Private Pilot Requirements – Aeronautical Requierments

In this Article I am going to go over the Aeronautical Knowledge part of your flight training. Remember there are two parts of your training in order to get your pilot certificate.

1: Aeronautical Knowledge: The Knowledge required for your FAA Written Test

2: Aeronautical Experience: This is all of your flying

There is a written test for the Aeronautical Knowledge Portion of your Training.

There are many different subject areas that you will need to cover in order to pass this test. There are also many different ways to get the study materials for this. The Regulation for the Subject areas required is listed below:

(a) General.

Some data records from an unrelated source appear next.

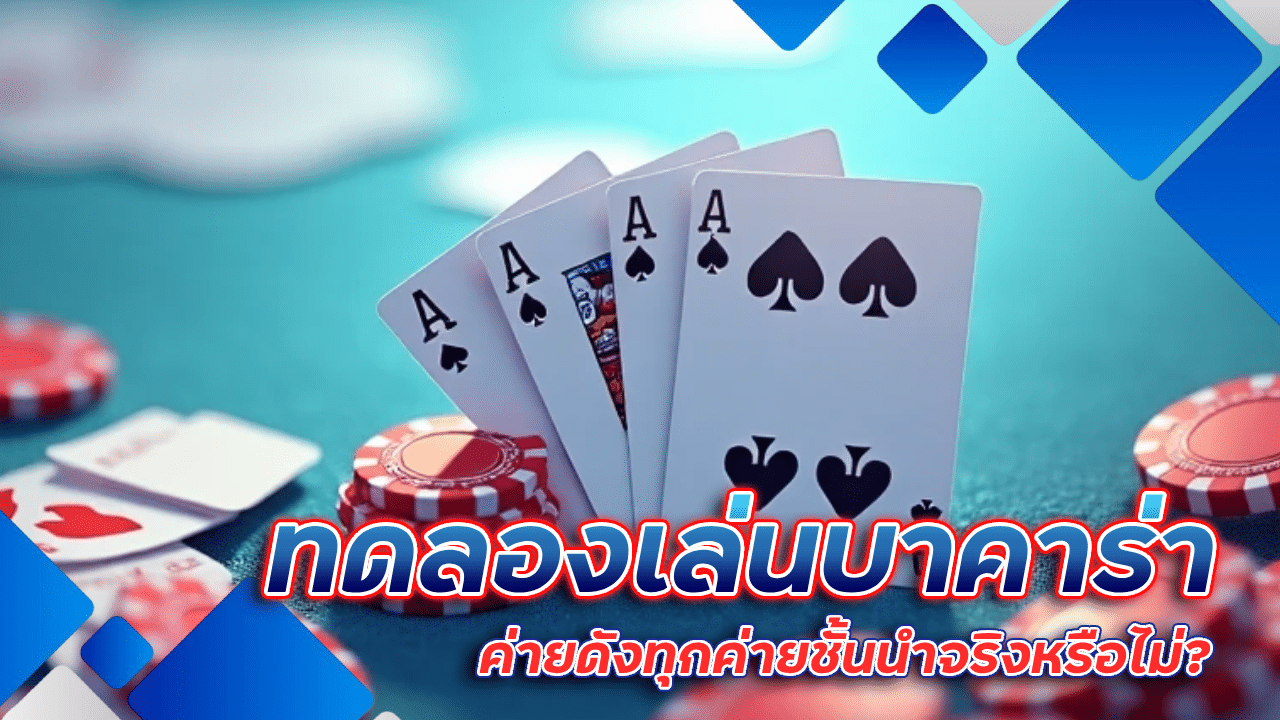 ทดลองเล่นบาคาร่า spaceplus888 ค่ายดัง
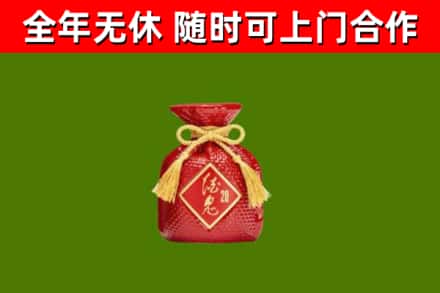 建宁回收酒鬼酒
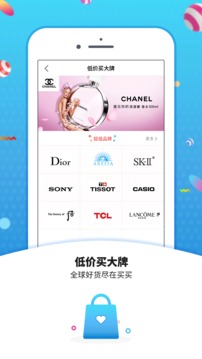 洪刚买买商城苹果版下载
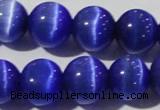 CCT1387 15 inches 7mm round cats eye beads wholesale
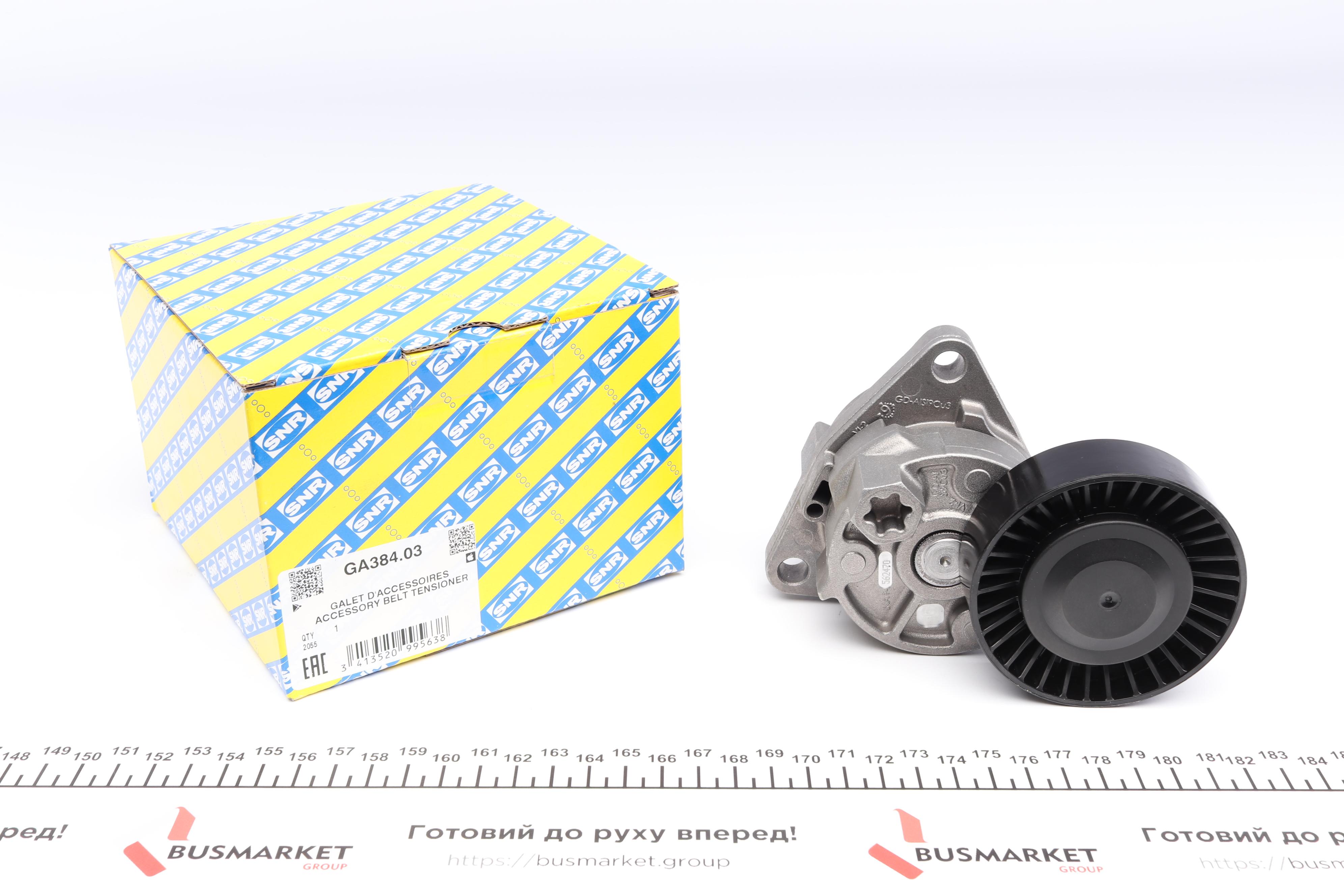 Натяжитель ремня генератора Kia Carnival 2.9TD 07-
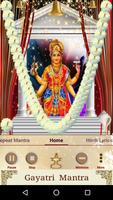 برنامه‌نما Gayatri Mantra عکس از صفحه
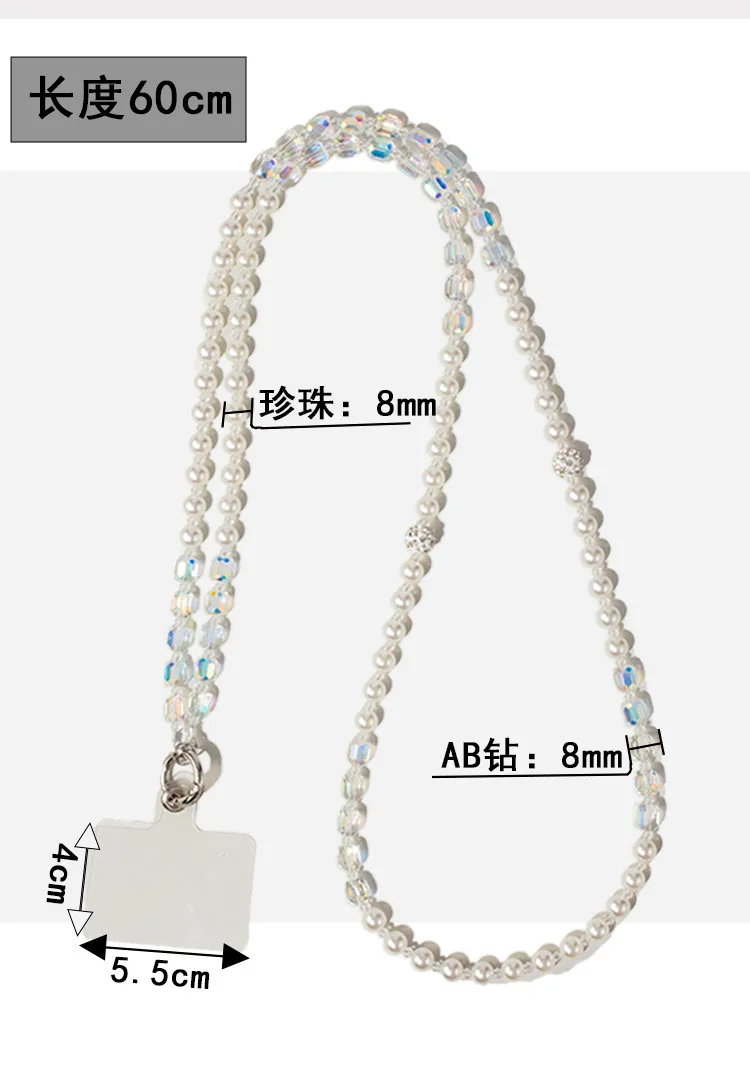 New Mobile Phone Lanyard Long Can Carry Rope Butterfly Pearl Mobile Phone Chain Can Be Slung Neck Rope Mobile Phone Lanyard display picture 6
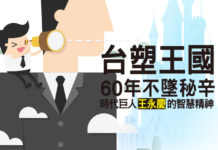 台塑王國 60年不墜秘辛 時代巨人王永慶 的智慧精神
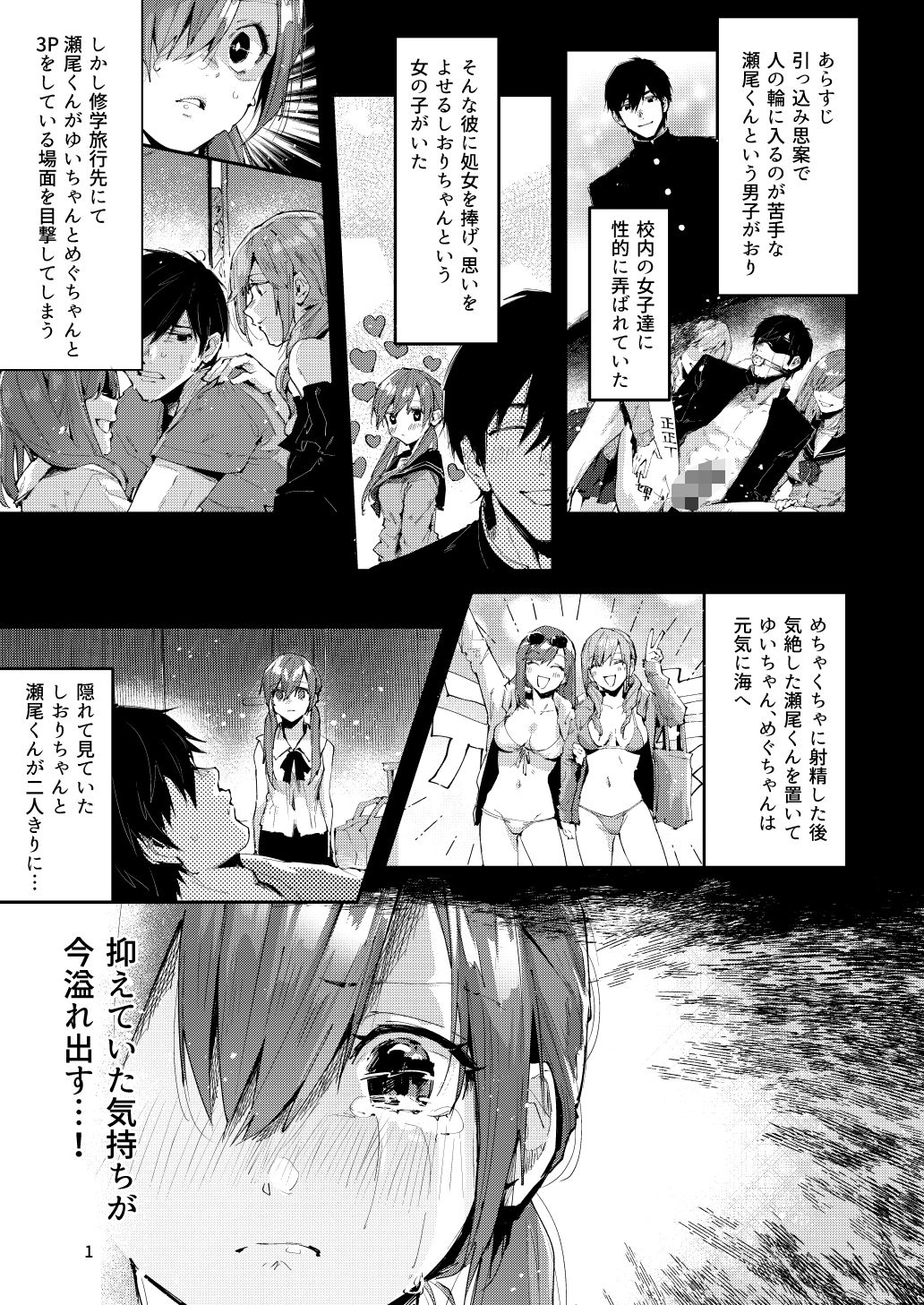 サンプル画像1:サセ男の瀬尾くん〜修学旅行編その2〜(うみのさち) [d_296942]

A person who is applying for a private pilot certificate must receive and log ground training from an authorized instructor or complete a home-study course on the aeronautical knowledge areas of paragraph (b) of this section that apply to the aircraft category and class rating sought.

(b) Aeronautical knowledge areas.

(1) Applicable Federal Aviation Regulations of this chapter that relate to private pilot privileges, limitations, and flight operations;

(2) Accident reporting requirements of the National Transportation Safety Board;

(3) Use of the applicable portions of the “Aeronautical Information Manual” and FAA advisory circulars;

(4) Use of aeronautical charts for VFR navigation using pilotage, dead reckoning, and navigation systems;

(5) Radio communication procedures;

(6) Recognition of critical weather situations from the ground and in flight, windshear avoidance, and the procurement and use of aeronautical weather reports and forecasts;

(7) Safe and efficient operation of aircraft, including collision avoidance, and recognition and avoidance of wake turbulence;

(8) Effects of density altitude on takeoff and climb performance;

(9) Weight and balance computations;

(10) Principles of aerodynamics, powerplants, and aircraft systems;

(11) Stall awareness, spin entry, spins, and spin recovery techniques for the airplane and glider category ratings;

(12) Aeronautical decision making and judgment; and

(13) Preflight action that includes-

(i) How to obtain information on runway lengths at airports of intended use, data on takeoff and landing distances, weather reports and forecasts, and fuel requirements; and

(ii) How to plan for alternatives if the planned flight cannot be completed or delays are encountered.

In most cases the flight schools you are looking at will have what is called a “Private Pilot Kit ” This will include most of the things you need depending on which kits are offered by the flight school. I have listed the best kits in the free report.

In most cases the private pilot kits will cost between $150 – $200. For some people this is the easiest way to go.

There are other options also. You can buy all of the materials individually . I will list them again here for you. The things you will need to get started are listed below:

Fuel Tester

Fuel Tank Gauge

Aircraft Pilot Operating Handbook (POH) This is for the make and model of the plane you use for training.

Pilot Logbook

Maps: Sectional Chart and Terminal Chart if applicable.

Flight Planning Sheets

Course Plotter

E6B Flight Computer

Private Pilot Practical Test Standards

Text book: You will also need a text book with all the aeronautical knowledge areas in it. There are many books out there that cover this. The top companies that produce these books are ASA, GLEIM and JEPPESON. They are all pretty much called “Private Pilot Manuals”. In most cases they come as part of a Private Pilot Kit.

These Textbooks cover all the material covered by the FAA books. Most of the aeronautical knowledge is taken from four books.

The Pilots Handbook of Aeronautical Knowledge

The Airplane Flying Handbook

Aviation Weather

Aviation Weather Services

Some People like the Full Textbooks that have all the information in one spot.

The Written Test: The FAA written test is the last thing you will need to do. Some people may decide to take this test before they even start flying. Others will wait until the week of their flight test. It is a good review for the oral portion of your flight test if you wait until closer to your flight test. I would advise that you purchase a written test preparation guide. They will usually run about $15. I have links to those in your free report.

There are also many weekend seminars out there that will prepare you for the written test in one weekend or a few nights during the week.

It is really up to you how you want to handle this. You just can’t take your flight test without it being done. I recommend to my students that they have it done by the time you are in the cross country phase of your training. Your instructor will cover all of these areas through out your training also.